Beat 4: Choice point
This is where you make all three options real. If the party fights, let terrain decide the fight. A ledge becomes a weapon. A dropped rock becomes cover. The choke point becomes a funnel the mercenaries cannot widen without exposing themselves. If the party escapes, keep it decisive. Retreat back into the outer corridors and trigger one remaining trap on purpose. Use a narrow maintenance crawlspace that armored mercenaries cannot follow quickly. Kick a loose shelf of stone to create a short rockslide that buys a minute. If the party bargains, let them pay with something that creates consequences. A copied page from the journal. A false fragment. A promise of a future exchange. If it works, it works because Cassian believes the machine behind him will reward speed more than perfection.
Beat 5: Proof of stakes
End with a message that feels like a door closing. If the party wins, let them find proof on Cassian. A sealed instruction letter. Payment tokens. A route note using the same keywords they heard in the city. A line that turns the stomach: “Retrieve the tablet. Preserve the aetherium. Leave no witnesses who can speak.”

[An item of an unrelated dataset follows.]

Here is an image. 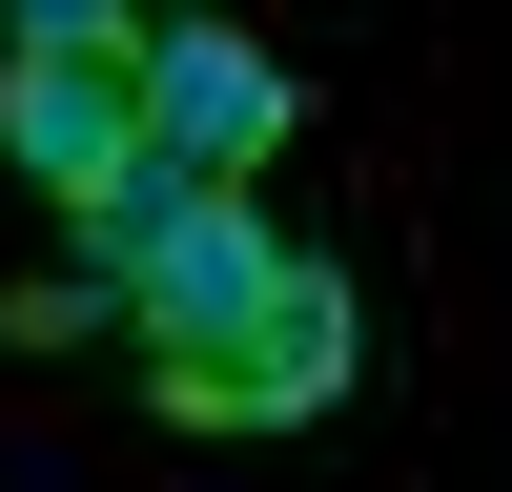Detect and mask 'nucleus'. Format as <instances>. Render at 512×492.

If the party flees, let them look back once and see Cassian calmly marking direction on a slate. Not angry, not dramatic. Methodical. If they bargain, let them notice the private wax mark on his ring and understand the deal is being recorded and will be used. If you want a recurring antagonist, let Cassian survive. He becomes the party’s shadow. Not always present. Always possible.
Rewards and consequences
The party should keep the main artifact unless they choose otherwise. This is the campaign’s engine. They can still pay a cost for keeping it. Wounds. Lost gear. Time. A compromised route. If they lose an item, do not end the story. Make it a reversal. Now they have to retrieve it from a safehouse, intercept a caravan, or strike a deal with the mage order. Loss becomes a new hook.
Ending
End on motion and clarity, not cleanup. The mountain behind them holds the ruin in silence again, but the silence is different now. It isn’t forgotten. It has been touched, and that means it has been noticed. They hold something crucial, and the world has started to act like it.